Alıştırmalar:
1 > Tarım piyasaları hakkındaki metinden "Dünyada en fazla" ifadesinden "düşük kalmasından kaynaklanıyor." ifadesine kadar uzanan bölümü aynen çıkarın.
2 > Satırların en başından "D) the horse's neck at the point at 265,106" ifadesini içeren satıra kadar uzanan kısmı, ilk ve son satır dahil olmak üzere aynen kopyalayın.

Metin Bölümü:
+ + + + + + +

Dünyada en fazla pirinç ekim alanına sahip olan ülke Hindistan, pirinç ticaretinde de dünya lideri. Ancak üretim miktarı bakımından, Çin’in gerisinde kalıyor. Bu durum, Hindistan’ın parçalı tarım alanlarında yağmura bağımlı şekilde tarım yapmasından ve makineleşme oranının düşük kalmasından kaynaklanıyor.
Brezilya’da safrinha mısırında hasat tam hızıyla devam ediyor. Ambarların önünde kuyruk oluşturan mısır yüklü kamyonlar, rekor mısır üretiminin sinyallerini veriyor. Safrinha mısırı ülke genelinde ortalama yüzde 10 oranında hasat edilmiş durumda. ABD’de mısır ekim alanlarının azalmasıyla artan fiyatlara paralel olarak Brezilya pazarında da mısır fiyatları artmıştı. Ancak rekor üretim şimdi fiyatlar üzerinde baskı oluşturmaya başladı. Brezilya’da 2018/19 döneminde mısır üretimiyle ilgili tahminler haziran ayına göre 1,8 milyon ton yükseltildi ve 98 milyon ton olarak gerçekleşmesinin beklendiği açıklandı. Soya fasulyesi üretimiyle ilgili tahminler de 0,5 milyon ton yukarı yönlü revize ile 114,8 milyon tona çıkarıldı. Hasat döneminin getirdiği baskı gevşedikten sonra, ABD hasadı da bazı analistlerin beklediği gibi hayal kırıklığıyla sonuçlanırsa, Brezilya pazarındaki fiyatlar da yükselişe geçebilir.

+ + + + + + +

Verilen Veriler:
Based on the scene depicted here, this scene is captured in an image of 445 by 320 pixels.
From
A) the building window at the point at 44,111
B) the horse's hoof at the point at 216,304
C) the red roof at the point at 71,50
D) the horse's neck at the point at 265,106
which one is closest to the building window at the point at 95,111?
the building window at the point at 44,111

+ + + + + + +

Sonuçlar:
1 >
Dünyada en fazla pirinç ekim alanına sahip olan ülke Hindistan, pirinç ticaretinde de dünya lideri. Ancak üretim miktarı bakımından, Çin’in gerisinde kalıyor. Bu durum, Hindistan’ın parçalı tarım alanlarında yağmura bağımlı şekilde tarım yapmasından ve makineleşme oranının düşük kalmasından kaynaklanıyor.

2 >
Based on the scene depicted here, this scene is captured in an image of 445 by 320 pixels.
From
A) the building window at the point at 44,111
B) the horse's hoof at the point at 216,304
C) the red roof at the point at 71,50
D) the horse's neck at the point at 265,106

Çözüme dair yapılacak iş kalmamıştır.